WHAT TO WORK ON
1. In the letters, which congressman is called a champion of the effort to protect the Arctic refuge?
2. In the letters, repeat the passage from "And yet, the" up to and including "must be halted.", swapping "barreling forward" for "pushing ahead".

SUPPLIED PASSAGE
⟨
And yet, the Trump administration — through language snuck into the 2017 tax bill — is barreling forward to allow oil and gas drilling within this ecologically sensitive wilderness refuge. This destructive move must be halted.
Rep. Jared Golden has been a champion of the effort to protect the Arctic refuge. I urge the rest of the Maine congressional delegation to do the same. We must keep drills out of the Arctic refuge.
Carissa Maurin
State director
Environment Maine
Biddeford
Belfast business and climate change
Thank you to the BDN for the front-page coverage given to the closure of Belfast’s Marshall Wharf Brewing Co. Roughly a million dollars in sales annually, and several local jobs, all lost to climate change. Neither the mandated federal flood insurance nor Federal Emergency Management Agency could apparently respond in time to help the Carlsons save their business.
⟩
PROVIDED INFORMATION
⟨
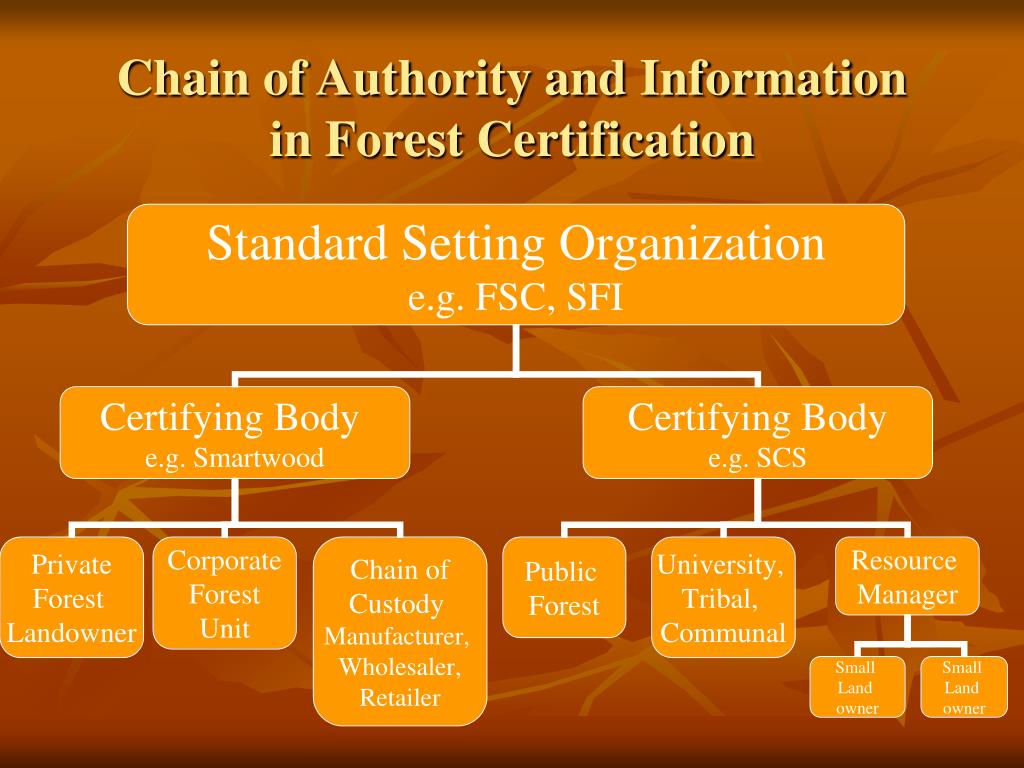 Chain of Authority and Information in Forest Certification

Standard Setting Organization
e.g. FSC, SFI

Certifying Body
e.g. Smartwood

Certifying Body
e.g. SCS

Private Forest Landowner

Corporate Forest Unit

Chain of Custody
Manufacturer, Wholesaler, Retailer

Public Forest

University, Tribal, Communal

Resource Manager

Small Land owner

Small Land owner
⟩
EXERCISE RESPONSES
1. Rep. Jared Golden

2.
And yet, the Trump administration — through language snuck into the 2017 tax bill — is pushing ahead to allow oil and gas drilling within this ecologically sensitive wilderness refuge. This destructive move must be halted.